И как звали ту самозваную хиромантку? Одра не могла вспомнить имени, знала только, что девушка была одной из двух помощниц гримера. Она помнила, как в какой-то момент вечеринки девушка сдернула с себя блузку (открыв очень даже прозрачный бюст гальтер) и соорудила из нее некое подобие цыганской шали. Накурившись травки, выпив вина, остаток вечера она гадала всем по ладони… во всяком случае, пока не отключилась.
Одра не могла вспомнить, какие предсказания выдавала девушка, хорошие или плохие, остроумные или глупые, – она в тот вечер тоже сильно набралась. Но прекрасно помнила, что в какой-то момент девушка схватила ее руку и руку Билла и объявила, что они очень и очень подходят друг другу. Идеальная пара. Одра помнила, что не без ревности наблюдала за лакированным ногтем девушки, исследующим линии на его ладони – и как глупо это выглядело в странной лос-анджелесской киношной субкультуре, где у мужчин вошло в привычку похлопывать женщин по заду точно так же, как в Нью-Йорке – целовать в щечку. Но в этом движении ногтя по линиям ладони было что-то интимное и томительное.

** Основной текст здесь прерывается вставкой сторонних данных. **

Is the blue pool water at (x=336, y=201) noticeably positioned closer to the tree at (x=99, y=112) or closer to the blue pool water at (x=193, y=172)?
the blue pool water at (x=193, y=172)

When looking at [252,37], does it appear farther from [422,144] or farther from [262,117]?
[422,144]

И тогда никаких белых шрамов на ладони Билла она не заметила.
А ведь наблюдала за процессом ревнивым взором любящей женщины, и не сомневалась в своей памяти. Точно знала – не было никаких шрамов.

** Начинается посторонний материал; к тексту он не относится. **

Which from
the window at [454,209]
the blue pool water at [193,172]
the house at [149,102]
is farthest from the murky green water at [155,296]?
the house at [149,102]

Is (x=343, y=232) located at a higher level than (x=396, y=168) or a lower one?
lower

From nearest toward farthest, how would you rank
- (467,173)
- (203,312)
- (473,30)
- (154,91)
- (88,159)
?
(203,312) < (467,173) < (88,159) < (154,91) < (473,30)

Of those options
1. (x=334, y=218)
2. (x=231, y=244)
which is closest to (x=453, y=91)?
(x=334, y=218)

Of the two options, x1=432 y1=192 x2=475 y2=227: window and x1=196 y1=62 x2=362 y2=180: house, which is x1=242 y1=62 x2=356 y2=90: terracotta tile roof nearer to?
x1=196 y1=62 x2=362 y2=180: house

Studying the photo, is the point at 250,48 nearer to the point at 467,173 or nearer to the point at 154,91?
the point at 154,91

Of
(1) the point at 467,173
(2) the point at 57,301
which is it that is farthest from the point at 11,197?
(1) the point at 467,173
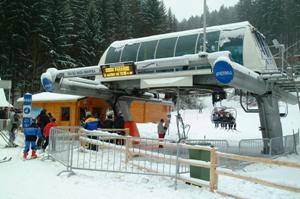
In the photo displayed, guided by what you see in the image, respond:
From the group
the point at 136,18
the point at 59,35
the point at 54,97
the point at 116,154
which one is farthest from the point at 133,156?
the point at 136,18

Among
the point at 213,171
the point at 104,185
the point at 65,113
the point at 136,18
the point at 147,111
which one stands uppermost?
the point at 136,18

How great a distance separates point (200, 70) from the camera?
54.1 ft

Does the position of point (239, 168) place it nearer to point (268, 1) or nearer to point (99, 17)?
point (99, 17)

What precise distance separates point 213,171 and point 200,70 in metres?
8.84

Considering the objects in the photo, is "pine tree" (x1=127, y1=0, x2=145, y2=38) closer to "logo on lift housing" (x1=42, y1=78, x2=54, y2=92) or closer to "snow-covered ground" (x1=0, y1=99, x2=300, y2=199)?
"logo on lift housing" (x1=42, y1=78, x2=54, y2=92)

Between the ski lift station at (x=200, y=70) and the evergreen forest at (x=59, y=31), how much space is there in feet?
79.3

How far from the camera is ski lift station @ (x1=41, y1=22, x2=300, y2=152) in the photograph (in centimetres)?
1501

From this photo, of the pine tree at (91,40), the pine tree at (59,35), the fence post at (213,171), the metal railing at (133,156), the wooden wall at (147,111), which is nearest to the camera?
the fence post at (213,171)

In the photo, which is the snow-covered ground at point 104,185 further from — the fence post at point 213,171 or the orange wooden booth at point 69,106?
the orange wooden booth at point 69,106

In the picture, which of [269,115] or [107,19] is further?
[107,19]

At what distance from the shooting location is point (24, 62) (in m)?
44.2

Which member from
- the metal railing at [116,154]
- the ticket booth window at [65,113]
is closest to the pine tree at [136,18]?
the ticket booth window at [65,113]

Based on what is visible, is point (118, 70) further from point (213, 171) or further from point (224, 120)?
point (224, 120)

Теперь она так и сказала об этом Биллу.
Он кивнул:
– Ты права. Их не было. И хотя я не могу в этом поклясться, не думаю, что они были здесь вчера вечером, в «Плуге и бороне». Мы с Ральфом опять соревновались в армрестлинге на пиво, и я думаю, что заметил бы их. – Он улыбнулся. Сухо, невесело и испуганно. – Думаю, они появились, когда позвонил Майк Хэнлон. Вот что я думаю.

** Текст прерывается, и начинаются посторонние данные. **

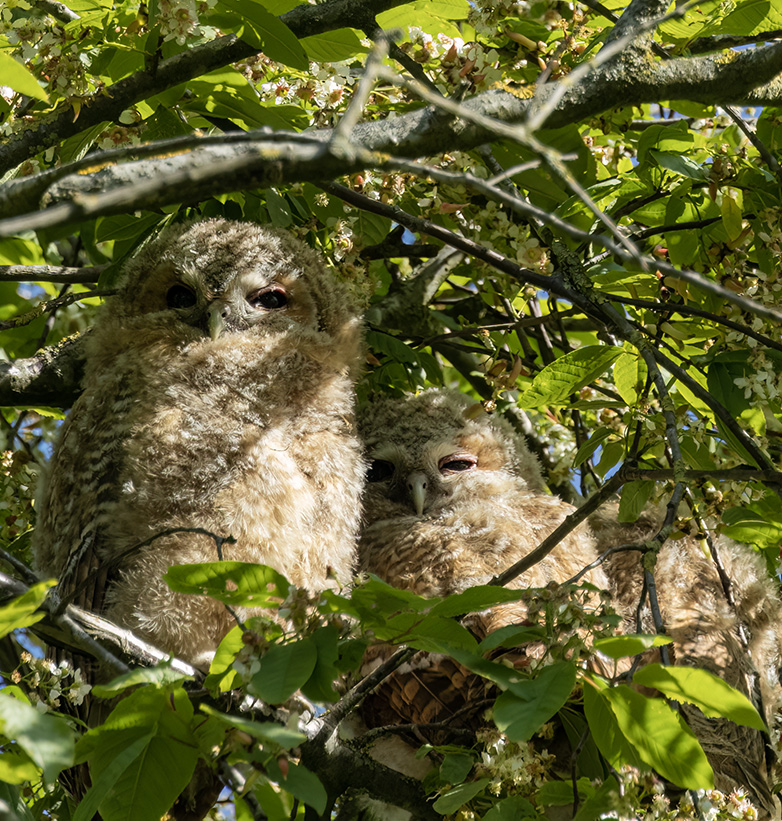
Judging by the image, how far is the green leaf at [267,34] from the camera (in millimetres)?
2434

– Билл, это же невозможно. – Но она потянулась за сигаретами.
Билл смотрел на свои руки.
– Это делал Стэн. Резал наши ладони осколком бутылки из-под кока-колы. Теперь я помню это совершенно отчетливо. – Он посмотрел на Одру, и в глазах за линзами очков читались боль и недоумение. – Я помню, как осколок стекла блестел на солнце. Прозрачного стекла, от новой бутылки. Прежде бутылки кока-колы делали из зеленого стекла, помнишь? – Она покачала головой, но он этого не увидел. Снова изучал свои ладони. – Я помню, как свои руки Стэн порезал последним, прикинувшись, что собирается располосовать вены, а не сделать маленькие надрезы на ладонях. Наверное, он блефовал, но я чуть не шагнул к нему – чтобы остановить. На секунду-другую мне показалось, что он и впрямь хочет вскрыть себе вены.